L'ocytocine est une hormone nonapeptidique et un neuromodulateur jouant un rôle fondamental dans la reproduction, la lactation et les comportements sociaux. Décrite pour la première fois en 1909 par Sir Henry H. Dale, après l'observation que des extraits de l'hypophyse postérieure induisaient des contractions utérines, l'ocytocine a ensuite été caractérisée sur le plan structural par Vincent du Vigneaud en 1953. Celui-ci a déterminé sa séquence de neuf acides aminés, identifié le pont disulfure reliant deux résidus cystéine, indispensable à son activité biologique, et réalisé la première synthèse chimique complète d'une hormone peptidique, des travaux qui lui ont valu le prix Nobel de chimie en 1955.
Biosynthèse et régulation
L'ocytocine est synthétisée principalement par les neurones neurosécrétoires magnocellulaires des noyaux paraventriculaire et supraoptique de l'hypothalamus. Après sa synthèse, elle est transportée le long des axones jusqu'à la neurohypophyse (pars nervosa), où elle est stockée en association avec la protéine porteuse neurophysine avant d'être libérée dans la circulation sanguine.

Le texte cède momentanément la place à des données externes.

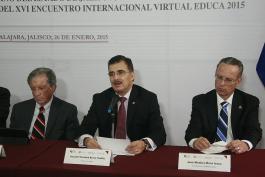 Coorganizarán UdG, OEA y Gobierno de Jalisco Encuentro Virtual Educa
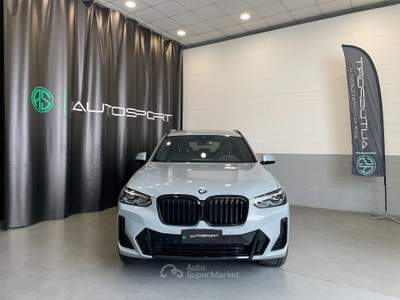 BMW X3 xDrive20d 48V Msport Grigio usata Leini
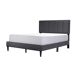 Cama de Matrimonio con Somier Twin + Colchón Cama de Matrimonio con Somier Twin + Colchón Gris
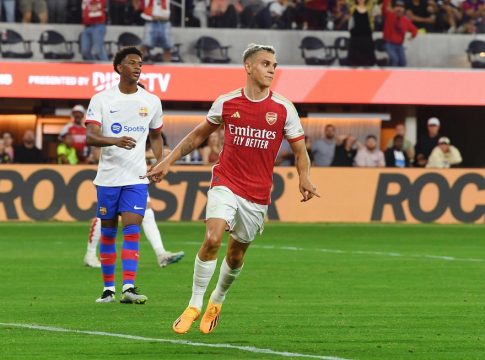 Άρσεναλ – Μπαρτσελόνα 5-3: Φιλική πεντάρα κατά των «μπλαουγκράνα» (vid)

La sécrétion d'ocytocine est étroitement régulée par des signaux neuroendocriniens et par les hormones stéroïdiennes sexuelles. À la fin de la grossesse et pendant le travail, la diminution des concentrations de progestérone et l'augmentation des concentrations d'œstrogènes stimulent la production d'ocytocine ainsi que l'expression de son récepteur. Contrairement à la plupart des hormones endocrines, l'ocytocine fonctionne selon un mécanisme de rétrocontrôle positif, dans lequel la libération de l'hormone déclenche des réponses physiologiques qui stimulent à leur tour sa propre sécrétion.
Mécanisme d'action et fonctions physiologiques
L'ocytocine exerce ses effets biologiques en se liant à des récepteurs spécifiques couplés aux protéines G (GPCR) exprimés dans les tissus cibles. Au niveau du myomètre utérin, l'activation de ces récepteurs entraîne une augmentation de la concentration intracellulaire en calcium, provoquant la contraction des cellules musculaires lisses. Au cours de la grossesse, l'expression des récepteurs de l'ocytocine augmente considérablement, pouvant être multipliée par près de 300 à terme, ce qui accroît fortement la sensibilité de l'utérus à cette hormone. Ce mécanisme de rétrocontrôle positif, par lequel les contractions utérines stimulent une libération supplémentaire d'ocytocine, est indispensable au déroulement normal du travail et de l'accouchement par voie basse.
Outre son rôle dans la parturition, l'ocytocine stimule la contraction des cellules myoépithéliales entourant les alvéoles mammaires, favorisant l'éjection du lait au cours de l'allaitement grâce au réflexe neuroendocrinien d'éjection du lait, déclenché par la stimulation du mamelon. Au-delà de ses fonctions endocriniennes périphériques, l'ocytocine agit également dans le système nerveux central comme un neuromodulateur impliqué dans l'attachement social, le comportement maternel, la confiance, la régulation des émotions et la réduction du stress. Elle est également libérée lors de l'orgasme chez l'homme comme chez la femme et participe à la régulation des comportements reproducteurs et sociaux.